You have to flush output after every output and you used one query above the loop, you had 19 remaining and you used 20 inside the loop. The loop runs 20 times. I don’t know about the logical part of your solution, but these were the few mistakes i could find, I hope it helps!

@krikti For Solving this Problem through Gauss Elimination , Should we follow this : Click Here ?

Getting WA in 2nd subtask.
Someone please help!!!

#include<bits/stdc++.h>
using namespace std;
int main()
{
long long t,n,sum,s,k,i,reply,no,out,tm,tp,extra;
cin>>t;
while(t–)
{
cin>>n;
cout<<“1 1048576”<<endl;
cin>>sum;
sum=sum-n1048576;
k=i=1;
s=0;
while(i<20)
{
cout<<"1 "<<k<<endl;
cin>>reply;
if(reply-sum == nk)
goto skip;
if(reply==-1)
exit(0);
extra=(reply-sum)/k;
if(extra>0)
{
tp=extra+(n-extra)/2;
tm=n-tp;
}
else if(extra==0)
{
tp=tm=n/2;
}
else
{
tm=abs(extra)+(n-abs(extra))/2;
tp=n-tm;
}
if(tm % 2)
s^=k;
skip:;
k*=2;
i++;
}
cout<<"2 "<<s<<endl;
cout.flush();
cin>>out;
}
}

can you briefly explain what you have done ?

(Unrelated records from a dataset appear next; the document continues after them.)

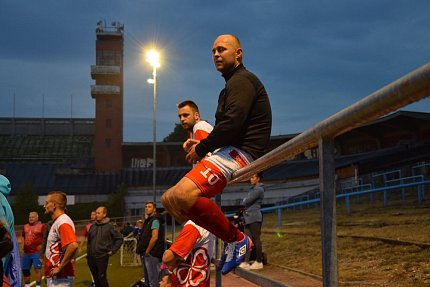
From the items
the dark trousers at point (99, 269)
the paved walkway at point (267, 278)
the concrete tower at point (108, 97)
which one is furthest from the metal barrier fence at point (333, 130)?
the concrete tower at point (108, 97)

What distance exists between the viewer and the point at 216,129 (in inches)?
129

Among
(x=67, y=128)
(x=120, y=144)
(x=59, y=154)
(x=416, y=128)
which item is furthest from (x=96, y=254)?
(x=67, y=128)

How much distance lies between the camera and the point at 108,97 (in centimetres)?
6600

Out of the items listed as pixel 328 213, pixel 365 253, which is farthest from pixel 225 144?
pixel 365 253

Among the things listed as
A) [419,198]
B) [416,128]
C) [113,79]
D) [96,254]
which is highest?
[113,79]

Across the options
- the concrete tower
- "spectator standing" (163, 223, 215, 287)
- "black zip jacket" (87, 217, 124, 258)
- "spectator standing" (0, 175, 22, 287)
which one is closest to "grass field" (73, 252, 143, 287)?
"black zip jacket" (87, 217, 124, 258)

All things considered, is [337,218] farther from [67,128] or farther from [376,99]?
[67,128]

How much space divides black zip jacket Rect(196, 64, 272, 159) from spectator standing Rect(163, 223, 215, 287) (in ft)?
5.30

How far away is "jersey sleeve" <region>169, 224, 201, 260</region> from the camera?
190 inches

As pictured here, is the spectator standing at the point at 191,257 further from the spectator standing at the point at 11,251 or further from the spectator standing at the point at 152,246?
the spectator standing at the point at 152,246

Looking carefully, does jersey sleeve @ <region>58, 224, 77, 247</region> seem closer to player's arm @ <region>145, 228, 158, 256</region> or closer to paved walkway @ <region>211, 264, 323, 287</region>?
paved walkway @ <region>211, 264, 323, 287</region>

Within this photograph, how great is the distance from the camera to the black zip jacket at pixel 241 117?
323 centimetres

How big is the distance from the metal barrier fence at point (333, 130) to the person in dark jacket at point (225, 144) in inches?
29.0

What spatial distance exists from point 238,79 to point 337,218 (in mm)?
1469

But here in this case there is no way of knowing if the last bit is set on not…
From the bit 1 we can see if it should be set or not…

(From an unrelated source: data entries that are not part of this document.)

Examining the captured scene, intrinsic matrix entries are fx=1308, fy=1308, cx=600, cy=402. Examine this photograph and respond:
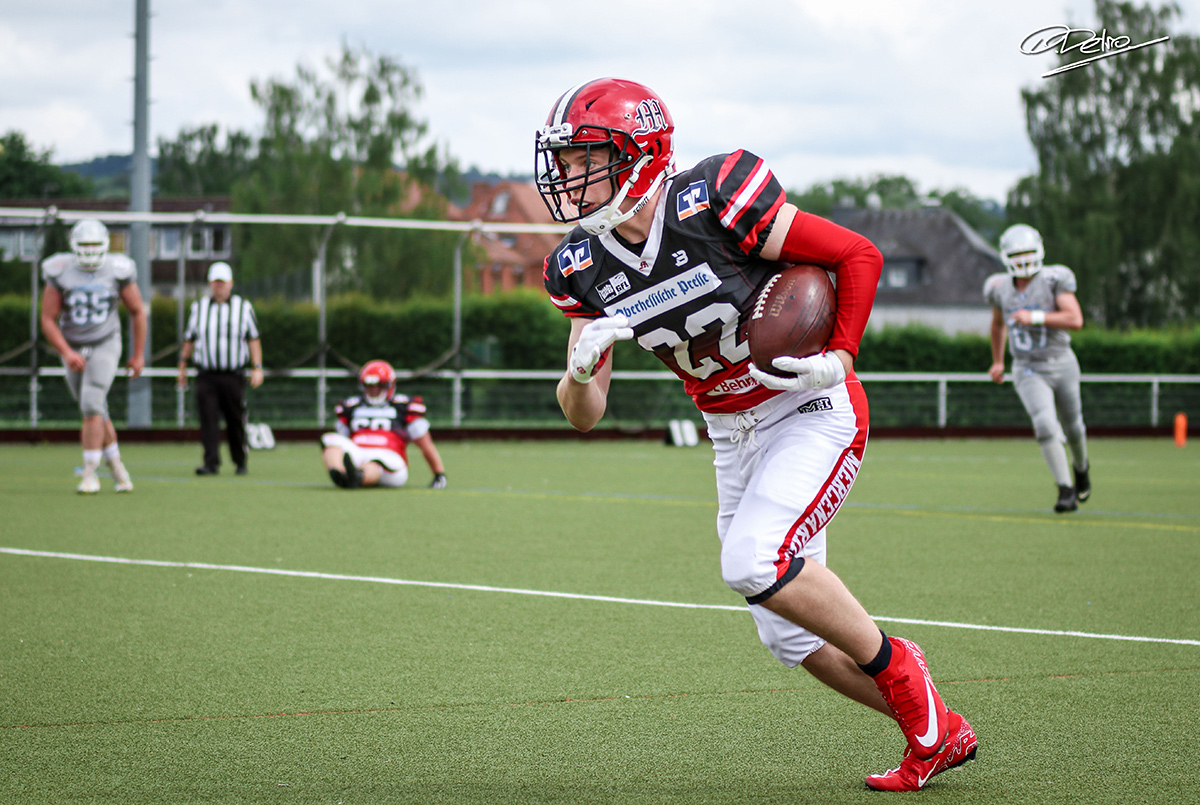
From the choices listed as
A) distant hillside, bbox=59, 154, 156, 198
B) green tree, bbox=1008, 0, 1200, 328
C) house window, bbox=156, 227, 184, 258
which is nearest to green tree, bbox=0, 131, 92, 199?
distant hillside, bbox=59, 154, 156, 198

the last bit that is 2^20 th bit will not count as 10^6 has elements till 2^19th bit

in ur code u r strating with k=1 so the highset bit is 18 upto which the the while loop will run & every time the 19’th bit will be skkiped , so it was obvious to get a WA.

@krikti i have solved , assuming that k<=10^6 then the code would slightly change…
here is my solution->CodeChef: Practical coding for everyone

@wm101
Your Explaination was great!
Can you please tell that How you computed the generalised inverse of the matrix?